On November 3, 2014, a settlement was announced in the litigation against Stryker Corporation for the recall of its Rejuvenate and ABG II artificial hip implants. Under the settlement, Stryker will provide a base payment of $300,000 to patients that received the Rejuvenate or ABG II hip systems and underwent revision surgery by November 3, 2014, to remove and replace the devices.
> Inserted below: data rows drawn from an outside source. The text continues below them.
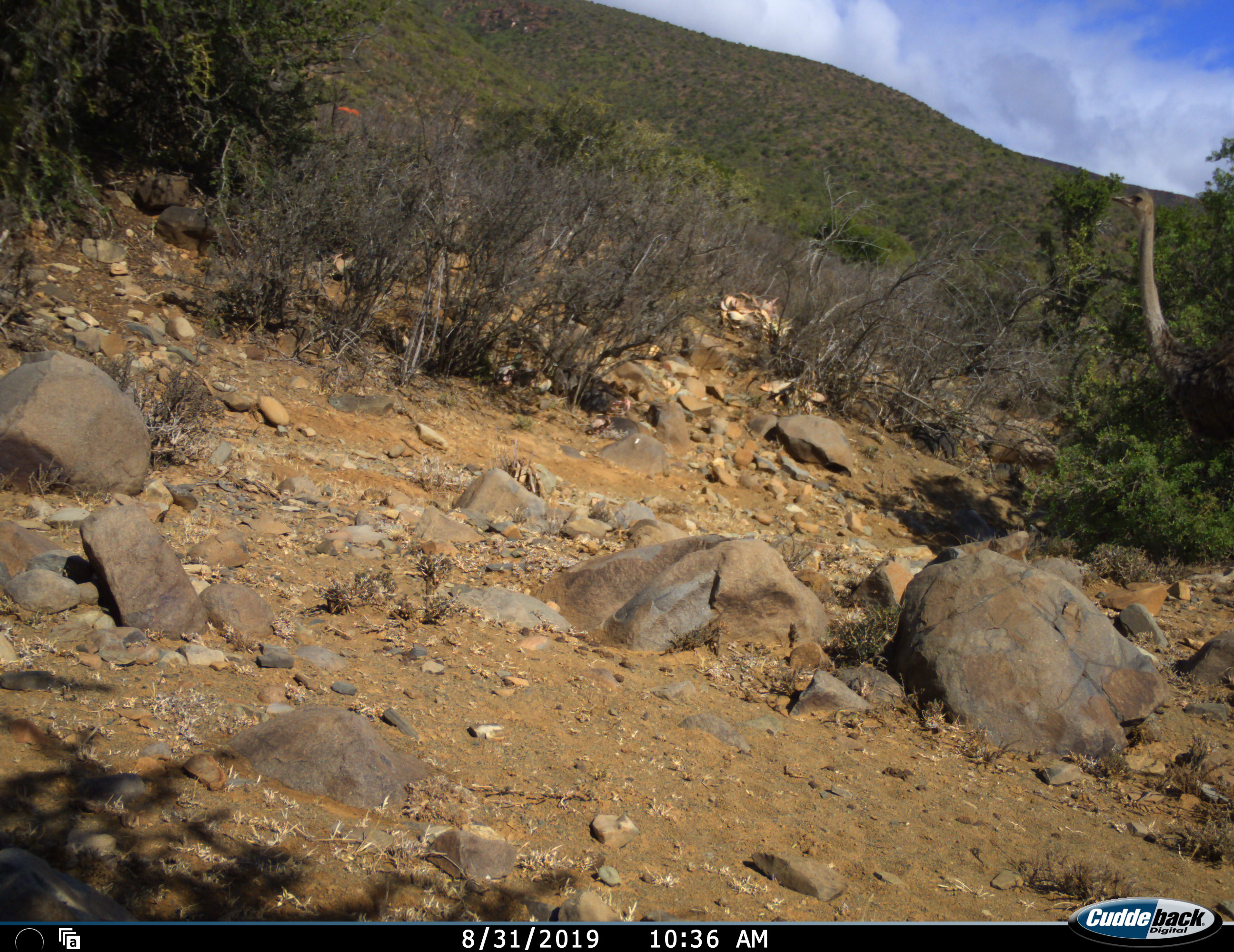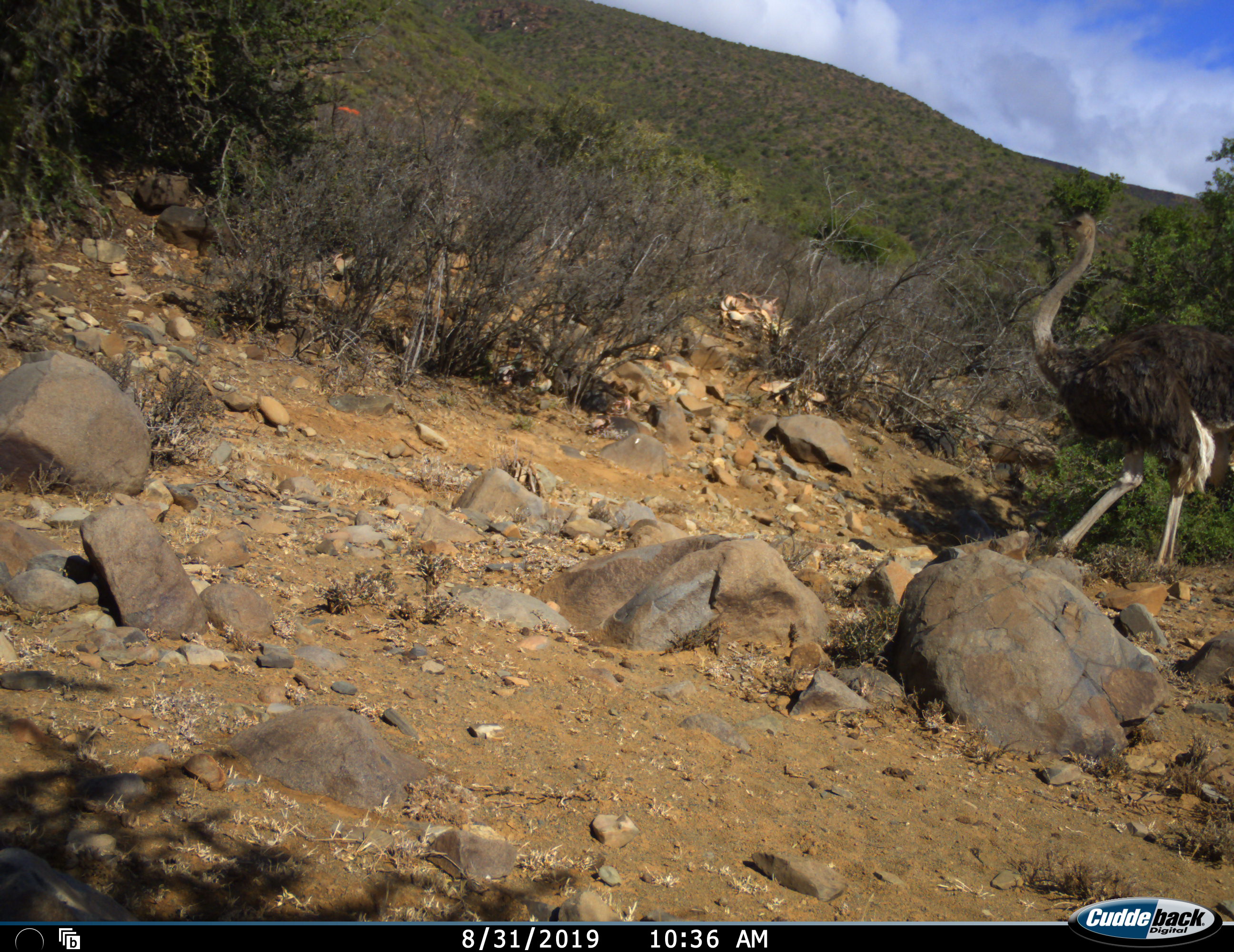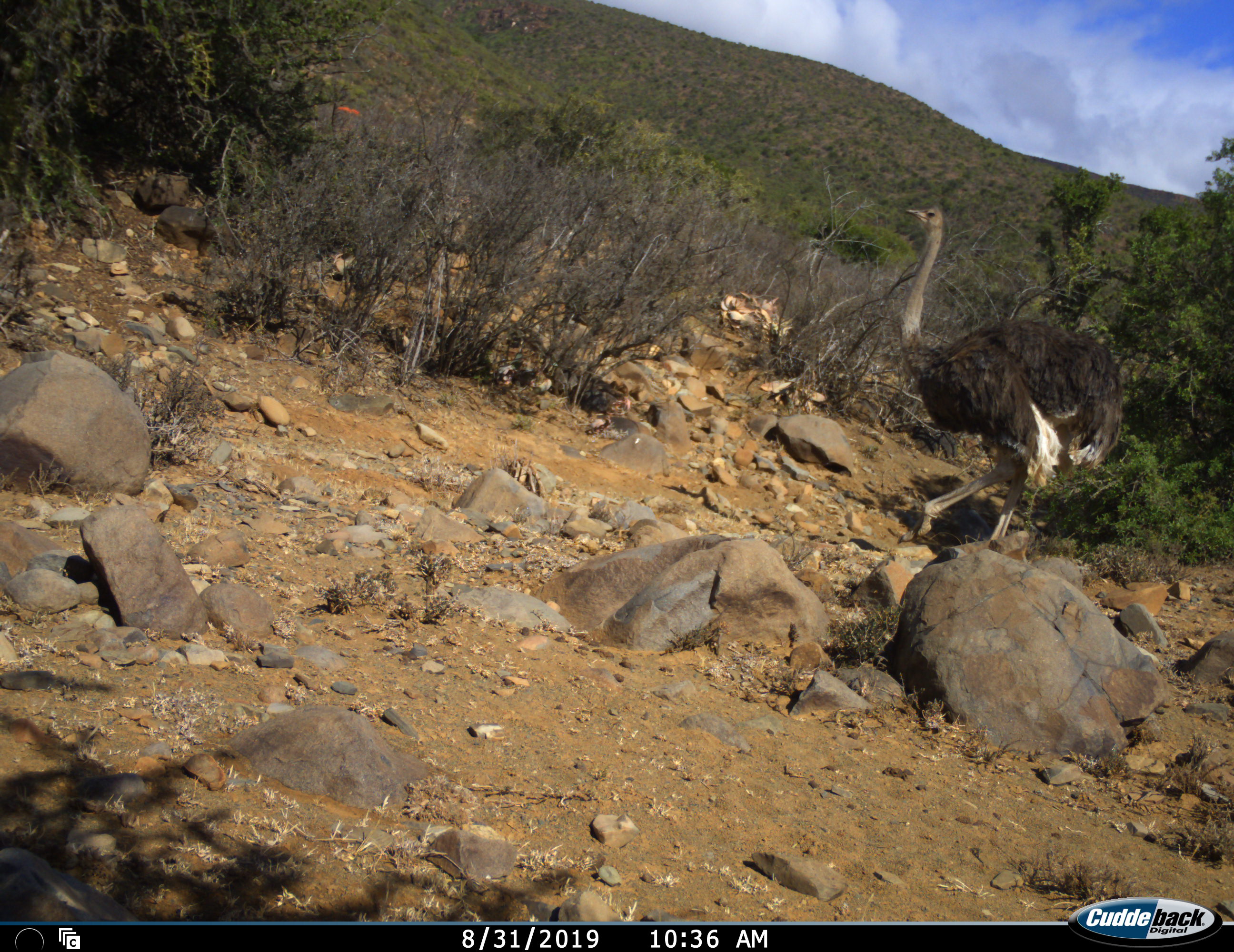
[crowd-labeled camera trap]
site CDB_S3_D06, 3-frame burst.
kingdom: Animalia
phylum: Chordata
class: Aves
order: Struthioniformes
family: Struthionidae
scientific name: Struthionidae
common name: ostrich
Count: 1.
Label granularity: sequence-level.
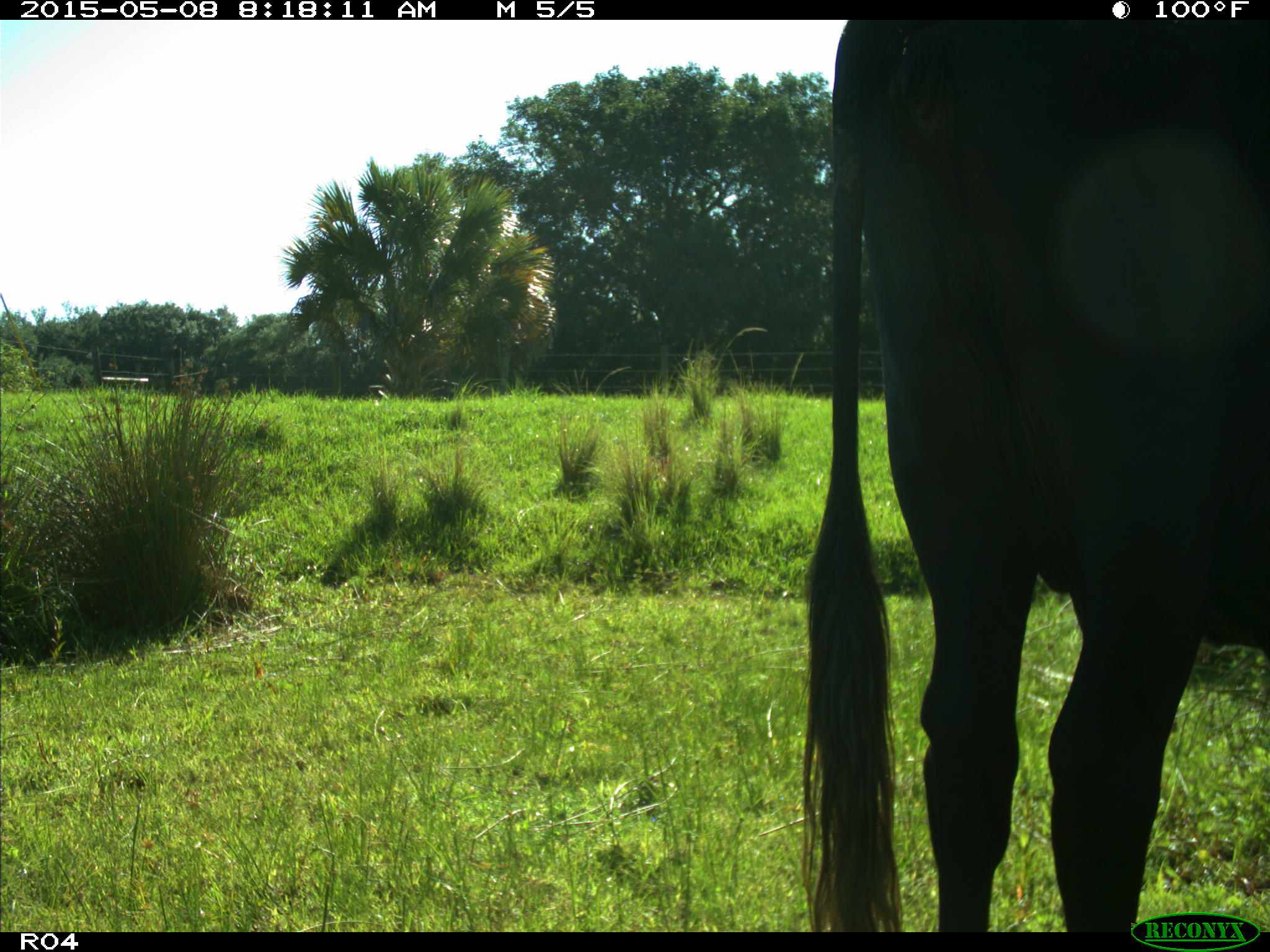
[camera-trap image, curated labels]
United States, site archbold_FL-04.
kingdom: Animalia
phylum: Chordata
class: Mammalia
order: Artiodactyla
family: Bovidae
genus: Bos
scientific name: Bos taurus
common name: domestic cow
Bos taurus (domestic cow).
July 16, 2014 (New York, NY) — Wendy Fleishman and Lexi Hazam, of the national plaintiffs’ law firm Lieff Cabraser Heimann & Bernstein, LLP, announced today that over the past month 20 hip replacement patients represented by Lieff Cabraser have filed personal injury lawsuits against Stryker Orthopaedics. These suits charge that the company manufactured and sold defective artificial hip implants known as the Stryker Rejuvenate and Stryker ABG II hip implants. The patients hail from across the nation, including Alabama, California, Colorado, Illinois, New York, Ohio, Oregon, Pennsylvania, and Texas.